Antes de llegar a las últimas bodegas se incorporaba, a paso lento, a la fila de espera, un
burro. Sobre él subía una mujer rubia de pelo corto y pantalón ajustado. Lo recuerdo por
lo extraño de su atuendo en aquellos años. Al llegar a su altura, nos llamó con agrado.
Chicos, -dijo- ¿vais al molino? No, no señora -dijimos a dúo-, vamos a merendar a los
“pilancones”.
Que era prácticamente lo mismo.
Nos pidió con un gesto que nos acercáramos a ella. Y preguntándonos cómo nos
llamábamos, nos dijo: No le digáis a nadie que me habéis visto y yo os buscare para
invitaros al teatro en la Feria. Nos despedimos con cierto pudor porque estábamos muy
impresionados. Luego descubrí que era la actriz Josita Hernán que todos los años hacía
teatro en Alcázar con su compañía parisina y representaba obras de Benavente,
Unamuno, Alberti o Lorca entre otros. Incluso algún año se recitaron poemas de
Hernández. Después la vi en el cine Cenjor como actriz en “El libro del Buen Amor” una
película con Patxi Andión hacia 1975. Luego tuve la suerte de saludarla en los últimos
años ochenta y conocí su pintura y su poesía. Le referí la anécdota y con total sorpresa
para mí, la recordaba exactamente; ella sabía que aquello sucedió en mayo de 1968 y
aquella noche volaba a París. Entonces se disculpó diciéndome que aquel año no pudo
volver a España para hacer su habitual campaña veraniega de teatro.
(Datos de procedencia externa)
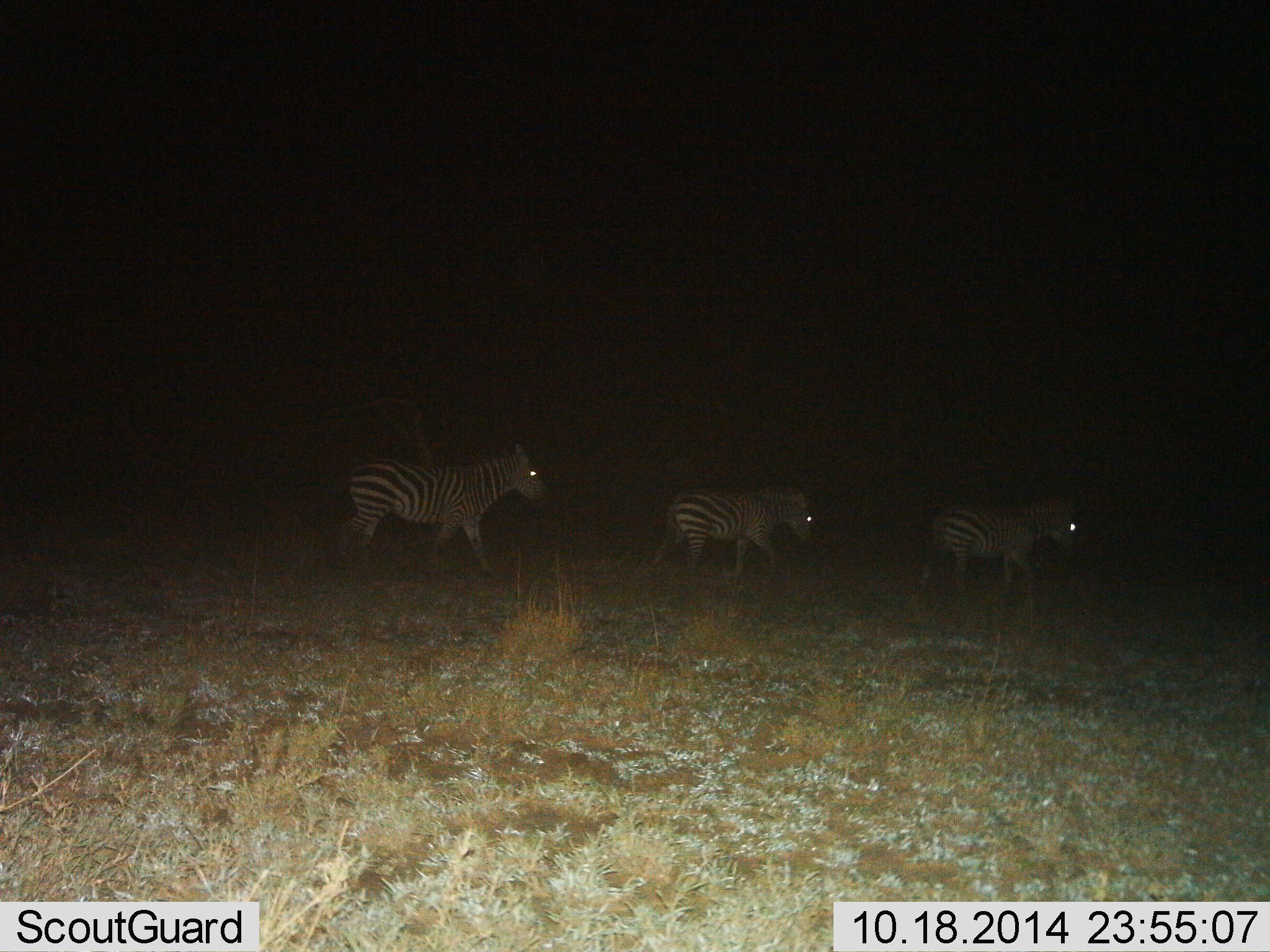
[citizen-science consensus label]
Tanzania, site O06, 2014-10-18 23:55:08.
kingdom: Animalia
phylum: Chordata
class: Mammalia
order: Perissodactyla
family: Equidae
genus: Equus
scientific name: Equus quagga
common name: plains zebra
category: zebra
Zebra (plains zebra) (Equus quagga), count 3. Behavior (volunteer vote fractions): standing 10%, resting 0%, moving 100%, interacting 0%. Young present (vote fraction): 10%. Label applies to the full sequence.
Cruzamos las eras de San Marcos, donde merendábamos en las fiestas camperas y sin
entretenernos llegamos a las faldas del cerro para buscar los Pilancones. Hacía calor y
aunque no era tarde, la caminata nos tenía hambrientos y cansados. Allí estaban los
agujeros con signos de haber tenido agua hasta hacía poco. Nuestra botella de gaseosa
de la Prosperidad ya no tenía una sola lágrima de agua y nos atrevimos a pedir que nos la
rellenaran a los hombres que había en la huerta cercana. Uno nos dijo que sacáramos
agua del pozo, señalándolo, y mientras lo hacíamos nos explicó a voces; que aquel era el
pozo de la Fuente, pero que era suyo y no de los alcazareños que lo abandonaron
después de haber abastecido de agua muchos años los vecinos. Desde allí se canalizaba el
agua hasta una fuente que estaba en el ensanchuron que había frente al Cine Alcázar y
otra en la plaza. Tanto mi amigo como yo, del que no he querido dar el nombre y al que
perdí la pista unos años después, disfrutamos mucho el agua que bebimos directamente
del pozo.
Ahora me encuentro con algunos que me hacen memoria de las aventuras de la niñez y
aunque a duras penas consigo recordar las anécdotas, no soy capaz de reconocerlos a
ellos, esto me produce mucha tristeza y procuro ser lo más amable que se. Ni mi amigo,
ni yo, estábamos para pensar en aquella perorata. Nos comimos el pan y el chocolate y
después de recoger piedras y arcillas rojas y verdes nos fuimos bajando hacia el pueblo,
que desde ese suave alto, tenía una vista de pueblo en el desierto con el sol encima y
vibrando de calor.
A la vuelta nos subimos en unas bicis de los trabajadores de una industria que estaba por
allí y salían de trabajar, bajando camino de las barras. Las barras fueron sustituidas por
un puente elevado en 1979, que duró muy poco y ahora definitivamente un subterráneo
las cruza bajo las vías, uniendo en lo geográfico ambos barrios.